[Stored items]
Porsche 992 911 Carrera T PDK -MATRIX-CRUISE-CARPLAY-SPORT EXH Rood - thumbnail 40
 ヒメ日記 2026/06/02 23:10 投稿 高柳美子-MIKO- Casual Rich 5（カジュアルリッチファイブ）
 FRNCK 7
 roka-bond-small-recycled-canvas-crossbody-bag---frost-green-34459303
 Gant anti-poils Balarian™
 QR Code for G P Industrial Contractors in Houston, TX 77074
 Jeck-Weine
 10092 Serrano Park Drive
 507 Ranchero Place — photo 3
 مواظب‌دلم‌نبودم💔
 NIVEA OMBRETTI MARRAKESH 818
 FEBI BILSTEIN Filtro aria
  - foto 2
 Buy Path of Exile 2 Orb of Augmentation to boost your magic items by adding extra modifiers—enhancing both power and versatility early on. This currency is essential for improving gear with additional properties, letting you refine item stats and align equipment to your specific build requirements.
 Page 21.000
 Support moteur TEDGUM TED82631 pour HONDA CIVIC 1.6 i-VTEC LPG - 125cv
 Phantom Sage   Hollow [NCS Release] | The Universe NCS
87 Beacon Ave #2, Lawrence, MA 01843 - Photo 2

■ **What the task requires**
Reproduce the data above in full, with no line missing.

■ **Task output**
Porsche 992 911 Carrera T PDK -MATRIX-CRUISE-CARPLAY-SPORT EXH Rood - thumbnail 40
 ヒメ日記 2026/06/02 23:10 投稿 高柳美子-MIKO- Casual Rich 5（カジュアルリッチファイブ）
 FRNCK 7
 roka-bond-small-recycled-canvas-crossbody-bag---frost-green-34459303
 Gant anti-poils Balarian™
 QR Code for G P Industrial Contractors in Houston, TX 77074
 Jeck-Weine
 10092 Serrano Park Drive
 507 Ranchero Place — photo 3
 مواظب‌دلم‌نبودم💔
 NIVEA OMBRETTI MARRAKESH 818
 FEBI BILSTEIN Filtro aria
  - foto 2
 Buy Path of Exile 2 Orb of Augmentation to boost your magic items by adding extra modifiers—enhancing both power and versatility early on. This currency is essential for improving gear with additional properties, letting you refine item stats and align equipment to your specific build requirements.
 Page 21.000
 Support moteur TEDGUM TED82631 pour HONDA CIVIC 1.6 i-VTEC LPG - 125cv
 Phantom Sage   Hollow [NCS Release] | The Universe NCS
87 Beacon Ave #2, Lawrence, MA 01843 - Photo 2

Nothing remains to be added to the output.